## THE TASK
Only the lines starting at the one that contains "What is nearest" and running to the end should be repeated, exactly as written.

── SUPPLIED MATERIAL ──

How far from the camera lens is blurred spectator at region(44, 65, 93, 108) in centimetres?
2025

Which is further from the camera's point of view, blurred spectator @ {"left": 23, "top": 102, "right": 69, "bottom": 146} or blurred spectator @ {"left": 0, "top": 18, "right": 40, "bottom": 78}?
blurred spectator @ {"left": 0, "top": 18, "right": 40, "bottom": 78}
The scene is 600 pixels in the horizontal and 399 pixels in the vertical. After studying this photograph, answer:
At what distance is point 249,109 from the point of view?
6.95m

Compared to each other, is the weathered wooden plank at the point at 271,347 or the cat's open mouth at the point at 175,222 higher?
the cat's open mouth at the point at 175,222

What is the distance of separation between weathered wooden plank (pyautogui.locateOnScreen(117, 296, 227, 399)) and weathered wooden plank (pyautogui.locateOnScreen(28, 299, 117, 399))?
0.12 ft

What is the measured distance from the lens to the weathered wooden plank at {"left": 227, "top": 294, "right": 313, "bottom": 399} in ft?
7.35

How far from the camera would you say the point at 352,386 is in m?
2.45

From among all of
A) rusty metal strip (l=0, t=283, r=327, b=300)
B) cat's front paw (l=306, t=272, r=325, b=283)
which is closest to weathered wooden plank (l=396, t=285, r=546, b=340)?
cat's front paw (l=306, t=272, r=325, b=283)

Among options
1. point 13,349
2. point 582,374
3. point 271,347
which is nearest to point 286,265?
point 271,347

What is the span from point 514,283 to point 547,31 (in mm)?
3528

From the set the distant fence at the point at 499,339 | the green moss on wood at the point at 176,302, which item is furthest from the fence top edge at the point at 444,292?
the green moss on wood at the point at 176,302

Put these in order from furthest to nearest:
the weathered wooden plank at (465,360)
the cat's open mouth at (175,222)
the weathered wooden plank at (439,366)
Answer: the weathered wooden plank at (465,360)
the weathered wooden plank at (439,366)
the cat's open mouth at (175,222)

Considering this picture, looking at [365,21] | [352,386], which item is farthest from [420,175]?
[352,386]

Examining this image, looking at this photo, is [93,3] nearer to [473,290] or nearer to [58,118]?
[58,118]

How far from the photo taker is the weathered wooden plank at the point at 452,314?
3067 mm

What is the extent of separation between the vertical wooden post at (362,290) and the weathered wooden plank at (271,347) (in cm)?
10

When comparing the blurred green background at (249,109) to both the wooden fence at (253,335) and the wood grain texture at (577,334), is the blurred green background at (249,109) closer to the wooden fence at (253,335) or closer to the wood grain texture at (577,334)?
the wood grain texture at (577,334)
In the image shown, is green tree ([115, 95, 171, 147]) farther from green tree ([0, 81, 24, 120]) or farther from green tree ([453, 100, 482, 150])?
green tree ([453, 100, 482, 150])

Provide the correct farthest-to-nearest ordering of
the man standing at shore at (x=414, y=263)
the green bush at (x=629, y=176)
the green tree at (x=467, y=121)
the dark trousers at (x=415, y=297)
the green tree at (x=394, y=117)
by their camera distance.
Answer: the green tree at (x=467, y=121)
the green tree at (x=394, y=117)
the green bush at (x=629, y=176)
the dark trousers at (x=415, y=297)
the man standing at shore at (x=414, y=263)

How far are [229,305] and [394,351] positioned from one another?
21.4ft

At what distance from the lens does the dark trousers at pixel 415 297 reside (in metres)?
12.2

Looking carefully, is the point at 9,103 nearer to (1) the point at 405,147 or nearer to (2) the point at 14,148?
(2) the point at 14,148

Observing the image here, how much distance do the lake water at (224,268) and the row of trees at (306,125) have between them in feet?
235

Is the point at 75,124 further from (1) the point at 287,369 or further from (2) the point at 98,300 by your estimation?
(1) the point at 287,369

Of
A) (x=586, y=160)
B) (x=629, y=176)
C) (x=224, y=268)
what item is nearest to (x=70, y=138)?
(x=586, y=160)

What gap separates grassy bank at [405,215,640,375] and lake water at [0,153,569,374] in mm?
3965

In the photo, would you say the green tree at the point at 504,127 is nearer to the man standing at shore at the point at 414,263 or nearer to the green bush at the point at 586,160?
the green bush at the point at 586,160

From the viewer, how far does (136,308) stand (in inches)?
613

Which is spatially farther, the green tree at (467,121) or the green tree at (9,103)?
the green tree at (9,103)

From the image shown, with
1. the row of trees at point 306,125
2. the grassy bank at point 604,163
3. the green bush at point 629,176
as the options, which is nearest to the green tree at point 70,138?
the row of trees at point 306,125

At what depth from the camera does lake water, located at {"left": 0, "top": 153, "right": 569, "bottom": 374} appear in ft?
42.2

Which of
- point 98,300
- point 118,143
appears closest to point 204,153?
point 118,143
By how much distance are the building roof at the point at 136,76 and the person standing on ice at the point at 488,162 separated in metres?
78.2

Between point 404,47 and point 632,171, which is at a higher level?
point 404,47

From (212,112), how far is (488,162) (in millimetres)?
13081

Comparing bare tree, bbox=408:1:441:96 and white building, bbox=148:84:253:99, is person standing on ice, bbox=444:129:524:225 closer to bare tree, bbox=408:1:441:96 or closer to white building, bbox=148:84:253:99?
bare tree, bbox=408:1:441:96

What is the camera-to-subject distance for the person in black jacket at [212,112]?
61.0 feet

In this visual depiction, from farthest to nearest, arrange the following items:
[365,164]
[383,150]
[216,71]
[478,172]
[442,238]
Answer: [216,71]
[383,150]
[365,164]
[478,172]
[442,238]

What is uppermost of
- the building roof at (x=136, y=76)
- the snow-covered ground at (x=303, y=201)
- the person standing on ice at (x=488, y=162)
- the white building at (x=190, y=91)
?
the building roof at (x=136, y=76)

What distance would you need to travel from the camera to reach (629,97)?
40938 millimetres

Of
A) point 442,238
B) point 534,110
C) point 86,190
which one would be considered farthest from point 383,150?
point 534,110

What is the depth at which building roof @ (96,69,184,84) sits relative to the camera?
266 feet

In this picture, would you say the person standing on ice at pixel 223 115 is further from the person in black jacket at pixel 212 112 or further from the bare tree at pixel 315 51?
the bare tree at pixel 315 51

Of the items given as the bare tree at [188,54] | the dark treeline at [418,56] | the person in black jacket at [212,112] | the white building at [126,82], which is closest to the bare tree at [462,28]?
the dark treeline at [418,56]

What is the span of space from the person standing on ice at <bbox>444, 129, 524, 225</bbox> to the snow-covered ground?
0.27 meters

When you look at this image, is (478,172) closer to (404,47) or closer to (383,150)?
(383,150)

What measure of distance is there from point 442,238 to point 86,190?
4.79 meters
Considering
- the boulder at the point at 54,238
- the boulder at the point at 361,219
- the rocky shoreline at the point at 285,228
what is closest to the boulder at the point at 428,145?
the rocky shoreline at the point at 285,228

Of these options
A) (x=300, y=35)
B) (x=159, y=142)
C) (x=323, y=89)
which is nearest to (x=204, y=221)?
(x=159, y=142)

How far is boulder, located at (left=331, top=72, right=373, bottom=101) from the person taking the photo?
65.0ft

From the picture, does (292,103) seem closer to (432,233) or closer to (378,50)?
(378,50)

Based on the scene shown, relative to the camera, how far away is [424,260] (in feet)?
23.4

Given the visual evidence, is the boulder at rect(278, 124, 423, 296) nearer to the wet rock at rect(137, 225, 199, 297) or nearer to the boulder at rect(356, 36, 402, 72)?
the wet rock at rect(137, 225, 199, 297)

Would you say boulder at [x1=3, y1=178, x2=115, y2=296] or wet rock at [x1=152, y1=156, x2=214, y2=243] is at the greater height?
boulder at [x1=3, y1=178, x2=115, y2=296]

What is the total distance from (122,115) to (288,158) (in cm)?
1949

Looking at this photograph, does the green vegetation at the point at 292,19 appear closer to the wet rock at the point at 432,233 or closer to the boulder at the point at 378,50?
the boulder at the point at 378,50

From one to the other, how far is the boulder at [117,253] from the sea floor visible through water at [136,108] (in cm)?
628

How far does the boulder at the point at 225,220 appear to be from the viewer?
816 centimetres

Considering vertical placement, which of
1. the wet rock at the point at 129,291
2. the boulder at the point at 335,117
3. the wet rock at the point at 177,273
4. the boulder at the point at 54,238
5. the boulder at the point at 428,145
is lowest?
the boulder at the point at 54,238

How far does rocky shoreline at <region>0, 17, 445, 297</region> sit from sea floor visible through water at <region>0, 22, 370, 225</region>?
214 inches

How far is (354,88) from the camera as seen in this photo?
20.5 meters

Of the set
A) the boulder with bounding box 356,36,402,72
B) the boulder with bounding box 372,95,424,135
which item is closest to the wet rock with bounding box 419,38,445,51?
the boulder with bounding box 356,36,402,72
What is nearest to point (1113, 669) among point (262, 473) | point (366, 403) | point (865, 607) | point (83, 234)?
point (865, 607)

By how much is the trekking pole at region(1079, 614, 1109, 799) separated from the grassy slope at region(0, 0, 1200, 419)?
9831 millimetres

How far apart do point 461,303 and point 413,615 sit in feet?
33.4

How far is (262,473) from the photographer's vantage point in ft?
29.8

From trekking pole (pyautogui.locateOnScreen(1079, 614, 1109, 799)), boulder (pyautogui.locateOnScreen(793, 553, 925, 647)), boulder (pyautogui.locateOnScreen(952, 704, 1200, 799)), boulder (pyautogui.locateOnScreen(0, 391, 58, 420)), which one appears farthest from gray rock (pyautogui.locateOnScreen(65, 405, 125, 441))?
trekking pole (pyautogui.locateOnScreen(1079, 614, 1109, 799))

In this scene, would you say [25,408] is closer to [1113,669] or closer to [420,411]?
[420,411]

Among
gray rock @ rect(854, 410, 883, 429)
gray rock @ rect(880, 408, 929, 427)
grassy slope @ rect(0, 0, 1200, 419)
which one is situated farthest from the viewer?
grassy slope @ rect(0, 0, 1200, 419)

───

## TASK RESPONSE
What is nearest to point (1113, 669) among point (262, 473) | point (366, 403) | point (865, 607) | point (83, 234)?
point (865, 607)

By how much is the trekking pole at region(1079, 614, 1109, 799) separated from the grassy slope at region(0, 0, 1200, 419)?
9831 millimetres

How far apart do point 461,303 and point 413,615 sit in feet?
33.4

How far is (262,473) from the photographer's vantage point in ft?
29.8

From trekking pole (pyautogui.locateOnScreen(1079, 614, 1109, 799)), boulder (pyautogui.locateOnScreen(793, 553, 925, 647)), boulder (pyautogui.locateOnScreen(952, 704, 1200, 799)), boulder (pyautogui.locateOnScreen(0, 391, 58, 420)), which one appears farthest from gray rock (pyautogui.locateOnScreen(65, 405, 125, 441))?
trekking pole (pyautogui.locateOnScreen(1079, 614, 1109, 799))

In this scene, would you say [25,408] is closer to [1113,669] or closer to [420,411]?
[420,411]

Among
gray rock @ rect(854, 410, 883, 429)
gray rock @ rect(880, 408, 929, 427)
grassy slope @ rect(0, 0, 1200, 419)
which one is situated farthest from the viewer?
grassy slope @ rect(0, 0, 1200, 419)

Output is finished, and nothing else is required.